Systems in most languages, whether object languages, functional languages, or some sort of mishmash, fall toward the definition of entelechia, but are not full entelechies, in the sense that they are not fully contained.
The system’s signature tells other systems what potential events it can actualize and what the event type dis-inhibits that actualization. A system’s signature should not expose signatures of any of the systems it contains.
Systems within a system at any particular scale can then only directly be affected by events created within the system that immediately contains them. Beyond its event signature a system is a black box to other systems, contained systems cannot perceive events that occur outside their immediate container.
Containment gives a system’s developer the ability to utilize emergent behaviour of systems and their relations directly and explicitly within the system they are developing, while preventing unexpected emergent behaviours from appearing outside that system.
As levels of scale increase and that system in turn becomes part of a higher scale system those emergent behaviours are contained at each system scale, preventing unpredictable emergence at arbitrary scales.
Solutions involving containment include indirection, such as declarative services; using runtime boundaries rather than relying on language constructs which the precompiler/interpreter/VM may not comply with; and proper scoping of event propagation.
The latter is a huge help both in terms of preventing exceptions and improving performance.
Event flows are better represented by message passing than by parameterized method invocation. Although most object based languages are not inherently message passing, writing object classes in such a way that they accept a method with an object and determine which of their internal methods to call based on the combination of object type and method name, places the responsibility of calling methods with arcane signatures on the developer that wrote them, and makes the resulting event flow easier to understand when looking at an unfamiliar code base.

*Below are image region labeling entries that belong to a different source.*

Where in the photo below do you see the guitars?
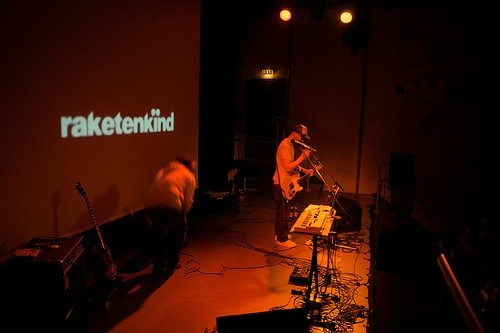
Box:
[281,164,323,201]
[74,181,117,283]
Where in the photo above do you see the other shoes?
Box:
[275,235,297,248]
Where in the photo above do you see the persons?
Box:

Where possible, using small, efficient messaging systems such as Synapse rather than calling classes directly is a further help in this regard.
It would be ideal to avoid discrepancies between semantics and dynamics in the first place by using an environment where the VM, interpreter, JIT compiler etc. are all written in the language itself.
They’re also niche, partly due to the difficulty of writing them and the time required. Whatever the most ‘popular’ and ‘fashionable’ things are in the development world, by necessity they’re rarely adopted first by Smalltalk or LISP, unless they originate there or are already there under another name.
At some point though, software engineers need to start acting like engineers, i.e. people who define themselves by making things work, rather than acting like popularity contestants or fashion victims, but that’s a different post.
That a huge percentage of ‘best practices’ used in development overall did originate there despite neither having ever been widely adopted, such as refactoring, design patterns, unit tests, test driven development, model driven development, etc. says plenty about the worth of what’s developed in that manner.